WORK REQUIRED - Write out the items below word for word, starting at the line with "Which item in" and continuing through the end of the items.

GIVEN ENTRIES -
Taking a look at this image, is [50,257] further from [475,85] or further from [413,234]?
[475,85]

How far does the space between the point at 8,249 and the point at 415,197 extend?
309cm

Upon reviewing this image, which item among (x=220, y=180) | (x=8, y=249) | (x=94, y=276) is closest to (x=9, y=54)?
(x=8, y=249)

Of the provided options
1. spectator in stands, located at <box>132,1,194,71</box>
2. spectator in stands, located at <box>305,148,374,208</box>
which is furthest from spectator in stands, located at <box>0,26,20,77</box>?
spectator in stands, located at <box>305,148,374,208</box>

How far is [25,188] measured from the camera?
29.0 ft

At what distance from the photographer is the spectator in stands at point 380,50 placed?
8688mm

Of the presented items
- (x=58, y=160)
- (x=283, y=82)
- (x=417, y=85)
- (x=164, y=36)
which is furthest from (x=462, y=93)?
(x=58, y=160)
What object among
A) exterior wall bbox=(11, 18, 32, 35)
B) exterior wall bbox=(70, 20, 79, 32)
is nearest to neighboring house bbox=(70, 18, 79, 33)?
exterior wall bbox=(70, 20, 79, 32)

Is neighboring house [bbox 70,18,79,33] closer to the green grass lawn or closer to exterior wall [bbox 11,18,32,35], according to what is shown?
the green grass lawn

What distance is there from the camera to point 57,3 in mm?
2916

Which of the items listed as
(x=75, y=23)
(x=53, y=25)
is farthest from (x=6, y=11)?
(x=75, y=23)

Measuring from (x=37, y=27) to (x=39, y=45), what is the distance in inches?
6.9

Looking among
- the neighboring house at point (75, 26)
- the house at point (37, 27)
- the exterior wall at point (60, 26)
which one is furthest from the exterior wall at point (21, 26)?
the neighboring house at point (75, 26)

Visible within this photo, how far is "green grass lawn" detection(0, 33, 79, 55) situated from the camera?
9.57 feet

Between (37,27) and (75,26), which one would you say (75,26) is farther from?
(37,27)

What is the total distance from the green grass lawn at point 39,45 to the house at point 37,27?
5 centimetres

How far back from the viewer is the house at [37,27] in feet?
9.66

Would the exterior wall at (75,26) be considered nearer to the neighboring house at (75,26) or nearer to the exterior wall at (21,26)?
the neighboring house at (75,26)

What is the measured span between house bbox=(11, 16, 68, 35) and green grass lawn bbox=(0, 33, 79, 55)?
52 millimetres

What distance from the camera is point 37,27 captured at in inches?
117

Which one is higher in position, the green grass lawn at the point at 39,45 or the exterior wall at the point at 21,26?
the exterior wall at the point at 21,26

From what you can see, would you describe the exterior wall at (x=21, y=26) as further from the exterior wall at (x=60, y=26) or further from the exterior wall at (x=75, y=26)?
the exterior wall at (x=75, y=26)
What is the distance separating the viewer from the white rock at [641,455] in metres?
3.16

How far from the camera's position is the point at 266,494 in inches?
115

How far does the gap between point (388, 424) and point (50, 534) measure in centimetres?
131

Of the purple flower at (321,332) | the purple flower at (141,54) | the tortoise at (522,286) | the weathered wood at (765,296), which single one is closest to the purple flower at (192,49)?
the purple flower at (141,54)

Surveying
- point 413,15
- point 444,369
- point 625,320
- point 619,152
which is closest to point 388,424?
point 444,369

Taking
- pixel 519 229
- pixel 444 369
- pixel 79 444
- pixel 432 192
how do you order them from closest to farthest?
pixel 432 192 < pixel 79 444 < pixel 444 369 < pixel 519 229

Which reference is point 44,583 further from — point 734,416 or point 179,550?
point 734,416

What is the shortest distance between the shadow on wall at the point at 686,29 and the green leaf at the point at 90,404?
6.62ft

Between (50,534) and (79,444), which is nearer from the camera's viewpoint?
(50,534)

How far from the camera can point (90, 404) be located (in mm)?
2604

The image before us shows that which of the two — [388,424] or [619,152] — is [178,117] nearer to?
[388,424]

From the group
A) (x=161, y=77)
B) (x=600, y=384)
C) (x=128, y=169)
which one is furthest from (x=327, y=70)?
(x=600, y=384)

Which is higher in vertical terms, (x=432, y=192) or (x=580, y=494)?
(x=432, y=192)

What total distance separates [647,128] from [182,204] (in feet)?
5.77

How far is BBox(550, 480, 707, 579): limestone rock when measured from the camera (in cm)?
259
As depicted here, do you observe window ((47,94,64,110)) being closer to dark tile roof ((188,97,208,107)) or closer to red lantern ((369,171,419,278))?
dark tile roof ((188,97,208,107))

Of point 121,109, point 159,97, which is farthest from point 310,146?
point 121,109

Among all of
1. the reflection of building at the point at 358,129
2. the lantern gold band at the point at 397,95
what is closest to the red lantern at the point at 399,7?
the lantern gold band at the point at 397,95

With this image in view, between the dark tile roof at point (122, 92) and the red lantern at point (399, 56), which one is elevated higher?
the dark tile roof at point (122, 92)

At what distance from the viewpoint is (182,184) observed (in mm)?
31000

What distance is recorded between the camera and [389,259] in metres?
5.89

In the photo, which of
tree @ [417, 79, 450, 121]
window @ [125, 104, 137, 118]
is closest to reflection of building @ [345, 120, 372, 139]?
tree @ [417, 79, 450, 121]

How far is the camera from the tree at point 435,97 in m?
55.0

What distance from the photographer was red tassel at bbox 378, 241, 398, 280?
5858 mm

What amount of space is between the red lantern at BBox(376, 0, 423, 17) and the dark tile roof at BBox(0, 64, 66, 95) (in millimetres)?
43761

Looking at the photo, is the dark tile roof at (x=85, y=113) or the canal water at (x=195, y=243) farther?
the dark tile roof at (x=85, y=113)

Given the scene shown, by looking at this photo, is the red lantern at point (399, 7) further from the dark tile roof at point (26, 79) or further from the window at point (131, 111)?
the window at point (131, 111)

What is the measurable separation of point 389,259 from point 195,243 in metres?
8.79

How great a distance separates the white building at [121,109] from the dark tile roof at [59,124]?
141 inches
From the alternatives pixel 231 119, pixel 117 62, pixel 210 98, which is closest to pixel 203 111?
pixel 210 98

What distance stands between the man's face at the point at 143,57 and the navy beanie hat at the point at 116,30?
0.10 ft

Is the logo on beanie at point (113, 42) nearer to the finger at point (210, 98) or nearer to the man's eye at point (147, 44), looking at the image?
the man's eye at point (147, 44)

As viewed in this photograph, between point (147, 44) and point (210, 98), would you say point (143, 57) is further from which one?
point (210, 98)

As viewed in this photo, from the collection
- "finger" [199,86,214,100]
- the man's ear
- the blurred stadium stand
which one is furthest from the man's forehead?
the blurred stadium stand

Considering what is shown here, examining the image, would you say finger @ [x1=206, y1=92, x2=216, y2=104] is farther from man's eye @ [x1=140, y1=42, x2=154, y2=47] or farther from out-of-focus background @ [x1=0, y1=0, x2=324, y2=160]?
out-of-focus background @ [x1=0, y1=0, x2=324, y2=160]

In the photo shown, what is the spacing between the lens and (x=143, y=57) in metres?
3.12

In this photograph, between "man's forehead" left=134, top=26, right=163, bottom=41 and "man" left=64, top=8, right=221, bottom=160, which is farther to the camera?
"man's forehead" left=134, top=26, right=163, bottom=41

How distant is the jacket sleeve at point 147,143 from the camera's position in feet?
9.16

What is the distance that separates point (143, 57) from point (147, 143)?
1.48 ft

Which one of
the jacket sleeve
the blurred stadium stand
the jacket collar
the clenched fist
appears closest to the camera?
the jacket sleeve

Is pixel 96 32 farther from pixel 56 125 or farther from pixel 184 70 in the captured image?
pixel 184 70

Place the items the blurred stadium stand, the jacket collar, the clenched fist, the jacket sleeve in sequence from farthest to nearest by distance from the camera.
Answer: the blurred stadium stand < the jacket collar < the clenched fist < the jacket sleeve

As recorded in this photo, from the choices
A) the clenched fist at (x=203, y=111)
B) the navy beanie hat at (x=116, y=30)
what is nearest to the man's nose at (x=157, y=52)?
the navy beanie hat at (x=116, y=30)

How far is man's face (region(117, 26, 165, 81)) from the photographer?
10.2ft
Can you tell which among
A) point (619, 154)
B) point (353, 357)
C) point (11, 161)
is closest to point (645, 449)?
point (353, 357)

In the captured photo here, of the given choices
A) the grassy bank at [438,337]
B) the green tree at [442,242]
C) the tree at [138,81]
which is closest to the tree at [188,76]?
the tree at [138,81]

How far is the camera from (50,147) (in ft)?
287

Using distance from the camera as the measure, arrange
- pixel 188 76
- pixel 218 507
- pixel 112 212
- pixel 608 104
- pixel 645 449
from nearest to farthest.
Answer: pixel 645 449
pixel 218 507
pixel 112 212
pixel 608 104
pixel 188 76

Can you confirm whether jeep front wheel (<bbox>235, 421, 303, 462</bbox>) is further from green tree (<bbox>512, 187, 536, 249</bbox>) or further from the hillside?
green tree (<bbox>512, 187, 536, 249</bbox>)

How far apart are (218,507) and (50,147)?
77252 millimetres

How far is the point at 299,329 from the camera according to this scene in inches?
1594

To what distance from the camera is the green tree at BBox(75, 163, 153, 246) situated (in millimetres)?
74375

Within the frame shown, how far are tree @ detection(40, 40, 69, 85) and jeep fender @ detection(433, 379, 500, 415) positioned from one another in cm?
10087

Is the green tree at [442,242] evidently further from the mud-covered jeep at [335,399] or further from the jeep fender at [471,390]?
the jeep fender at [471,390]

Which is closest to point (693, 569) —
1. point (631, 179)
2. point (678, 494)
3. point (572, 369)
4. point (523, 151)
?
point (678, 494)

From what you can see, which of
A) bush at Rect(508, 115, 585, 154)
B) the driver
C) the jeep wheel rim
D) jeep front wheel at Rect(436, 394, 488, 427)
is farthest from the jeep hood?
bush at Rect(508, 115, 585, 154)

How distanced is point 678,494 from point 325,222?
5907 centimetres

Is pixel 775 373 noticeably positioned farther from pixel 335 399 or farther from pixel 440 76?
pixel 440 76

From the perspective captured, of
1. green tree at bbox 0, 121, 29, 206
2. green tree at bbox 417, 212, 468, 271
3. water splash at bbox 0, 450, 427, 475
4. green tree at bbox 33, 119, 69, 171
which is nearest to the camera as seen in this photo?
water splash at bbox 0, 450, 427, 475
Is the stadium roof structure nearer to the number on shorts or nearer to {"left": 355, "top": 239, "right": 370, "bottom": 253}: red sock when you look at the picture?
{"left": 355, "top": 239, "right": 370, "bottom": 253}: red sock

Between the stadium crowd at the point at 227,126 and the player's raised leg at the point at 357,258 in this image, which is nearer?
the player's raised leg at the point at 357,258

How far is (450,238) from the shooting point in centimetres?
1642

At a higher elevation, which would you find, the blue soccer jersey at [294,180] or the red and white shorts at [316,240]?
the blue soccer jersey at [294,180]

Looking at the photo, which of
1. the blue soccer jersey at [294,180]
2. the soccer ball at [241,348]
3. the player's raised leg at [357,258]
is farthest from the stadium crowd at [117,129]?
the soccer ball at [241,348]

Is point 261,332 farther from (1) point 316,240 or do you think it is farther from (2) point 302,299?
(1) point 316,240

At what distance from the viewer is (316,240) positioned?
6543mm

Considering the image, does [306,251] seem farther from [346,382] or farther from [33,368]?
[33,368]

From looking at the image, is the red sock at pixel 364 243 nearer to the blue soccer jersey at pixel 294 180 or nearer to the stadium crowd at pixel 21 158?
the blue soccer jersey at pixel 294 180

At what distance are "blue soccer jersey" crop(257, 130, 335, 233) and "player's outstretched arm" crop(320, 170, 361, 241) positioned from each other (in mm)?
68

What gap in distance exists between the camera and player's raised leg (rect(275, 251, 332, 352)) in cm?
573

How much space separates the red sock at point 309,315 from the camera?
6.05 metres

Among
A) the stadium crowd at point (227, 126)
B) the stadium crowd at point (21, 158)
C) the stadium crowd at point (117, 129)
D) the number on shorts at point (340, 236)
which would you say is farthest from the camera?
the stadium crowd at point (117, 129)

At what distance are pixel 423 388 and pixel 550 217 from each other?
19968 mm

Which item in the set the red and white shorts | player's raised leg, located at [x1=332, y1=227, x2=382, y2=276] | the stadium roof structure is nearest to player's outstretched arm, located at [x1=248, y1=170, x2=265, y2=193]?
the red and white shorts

ANSWER TO THIS PROBLEM -
Which item in the set the red and white shorts | player's raised leg, located at [x1=332, y1=227, x2=382, y2=276] | the stadium roof structure is nearest to player's outstretched arm, located at [x1=248, y1=170, x2=265, y2=193]?
the red and white shorts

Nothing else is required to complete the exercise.